Wisconsin and its local governments would receive $5.5 billion in federal help to fight COVID-19 and its economic toll — far more than what they got last year — under legislation recently approved by the U.S. House.
The state would receive $3.2 billion and Wisconsin local governments would receive $2.3 billion in help, according to estimates from the House Committee on Oversight and Reform.
Naturally, the Republicans in the gerrymandered Legislature want to be able to hold onto the money and tie Governor Evers’ hands in handing out these funds. The GOP had little to no say over where Evers spent the money in CARES, and do not seem to be able to do under the American Rescue Act (don't you feel good that Scott Walker isn't handling these dollars? Scary thought).

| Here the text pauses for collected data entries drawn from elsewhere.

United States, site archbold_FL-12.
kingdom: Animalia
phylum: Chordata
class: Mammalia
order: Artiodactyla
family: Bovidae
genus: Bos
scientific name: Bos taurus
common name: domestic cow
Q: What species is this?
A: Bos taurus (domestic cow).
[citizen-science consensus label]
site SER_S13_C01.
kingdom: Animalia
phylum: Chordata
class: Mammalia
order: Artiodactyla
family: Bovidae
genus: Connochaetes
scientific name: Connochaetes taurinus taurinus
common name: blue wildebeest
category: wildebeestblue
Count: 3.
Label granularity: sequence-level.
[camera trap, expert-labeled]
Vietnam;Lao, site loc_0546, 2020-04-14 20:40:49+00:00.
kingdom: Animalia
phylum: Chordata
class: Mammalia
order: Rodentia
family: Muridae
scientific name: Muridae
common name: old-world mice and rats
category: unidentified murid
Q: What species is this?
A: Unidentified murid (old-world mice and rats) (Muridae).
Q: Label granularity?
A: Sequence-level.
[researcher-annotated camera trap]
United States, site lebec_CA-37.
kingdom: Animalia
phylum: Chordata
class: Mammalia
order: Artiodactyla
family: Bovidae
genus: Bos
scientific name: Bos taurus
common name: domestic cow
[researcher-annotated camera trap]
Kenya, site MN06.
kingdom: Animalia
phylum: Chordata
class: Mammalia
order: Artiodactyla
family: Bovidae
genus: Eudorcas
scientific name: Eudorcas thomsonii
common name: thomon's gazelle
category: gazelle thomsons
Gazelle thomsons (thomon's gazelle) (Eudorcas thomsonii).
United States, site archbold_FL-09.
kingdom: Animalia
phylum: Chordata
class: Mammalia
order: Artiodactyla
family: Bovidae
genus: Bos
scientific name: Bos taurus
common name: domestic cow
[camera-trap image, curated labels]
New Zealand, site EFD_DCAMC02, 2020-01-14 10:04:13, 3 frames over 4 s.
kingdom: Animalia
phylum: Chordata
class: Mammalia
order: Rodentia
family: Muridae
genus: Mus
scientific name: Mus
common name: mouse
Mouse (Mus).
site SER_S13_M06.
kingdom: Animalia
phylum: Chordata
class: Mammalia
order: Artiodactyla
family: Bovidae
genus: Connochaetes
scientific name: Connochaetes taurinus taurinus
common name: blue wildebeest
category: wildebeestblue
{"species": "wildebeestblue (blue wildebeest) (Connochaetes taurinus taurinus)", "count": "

But that isn't going to stop them from trying. Assembly Speaker Robin Vos (R-Rochester) and Senate Majority Leader Devin LeMahieu(R-Oostburg) were joined by members of legislative leadership in putting forward a bill to ensure that the people of Wisconsin have a voice in how billions of federal dollars are spent. The state of Wisconsin is projected to receive $5.5 billion from the American Rescue Plan Act of 2021. The Truth in Spending Act will allow Wisconsinites through their elected representatives to have a say in the allocation of recovery funds in their communities.
“Billions of taxpayer dollars should not be in the hands of a single person. We’re simply asking that the Governor include others in the decision-making process,” said Speaker Vos. “Not only will this legislation allow for morepublic input, it will also providea new level of transparency.”
The legislation is modeled closely after the language that Democrats approved in 2009 to allow the Joint Finance Committee (JFC) to provide oversight in the distribution of funds from the American Recovery and Reinvestment Act of 2009. However, flexibilities have been added tomake the approvals more expeditious via the committee’s passive review process.
Of course, if the JFC doesn't release the funds, or simply sits on them and doesn't hold a hearing, then the money goes nowhere, and it becomes harder for the state to keep growing out of its jobs deficit. Which lessens the chance of Evers and other Dems of looking good before the 2022 elections, and allows Republicans to keep Wisconsin in its state of austerity instead of one of investment. Win-win for them!
Evers will reject this bill, if it even reaches his desk, so our state won't be handcuffed from using the money that has been sent to us from DC. And it means that 1 year after it looked like COVID World would cause us to have a rough budget, we are instead swimming in money, and can give a huge boost of activity over these next two years, and have funds available for tax cuts and/or shifts away from property taxes for the near future.
If we choose to, that is. Let's see how the billions heading our way from DC changes what we can do, and in what areas we choose to do it.